LALLAN, Chapter 2 of Fire Under Ash

The prayer mark his mother pressed on to his forehead with the tip of her middle finger had dried on his skin as a heavy drop. Periodically, Lallan wiggled his brows to make sure he still felt it there, afraid that it would get brushed off in the hustle and bustle of the railway platform at Patna Junction, which was filled with families seeing off their relatives on the evening train to Delhi. Every train brought tides of people to its side, the force of their ebb and flow proportionate to the hope invested in the passengers’ destinations to bring about some kind of change in their lives. Lallan told himself that he would remember to scratch the dried vermilion off before exiting the train in Delhi—he liked it mainly for sentimental, not religious, reasons.

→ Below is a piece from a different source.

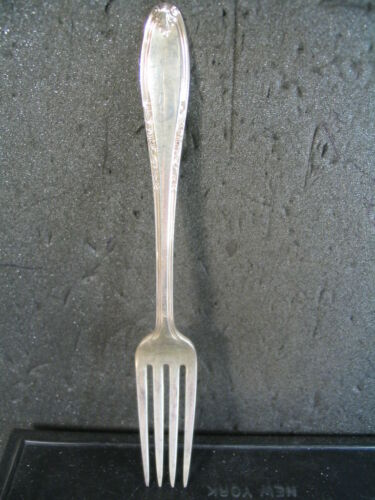 "Sterling Manchester LEONORE FORK 7/"" NM"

He waved his family over to where the station attendant had said his carriage would come to a halt. Together, they carved a space for themselves near the edge of the platform: Lallan’s father, short, potbellied but otherwise surprisingly slim, in a pressed kurta pyjama, with a profusion of black hairs shooting out of his ears; his mother, even shorter and pencil-thin, in a pale yellow sari with a red border, her hair grey along the inside of her middle parting, leading back to a single thick braid; his two sisters, Sonal and Shagun, the older one in a lilac salwar-kameez with a white dupatta folded over her growing chest, the younger one in a T-shirt and jeans with a Mickey Mouse patch sewed on below the right pocket. With her hand resting on the younger one’s shoulder stood Swapna.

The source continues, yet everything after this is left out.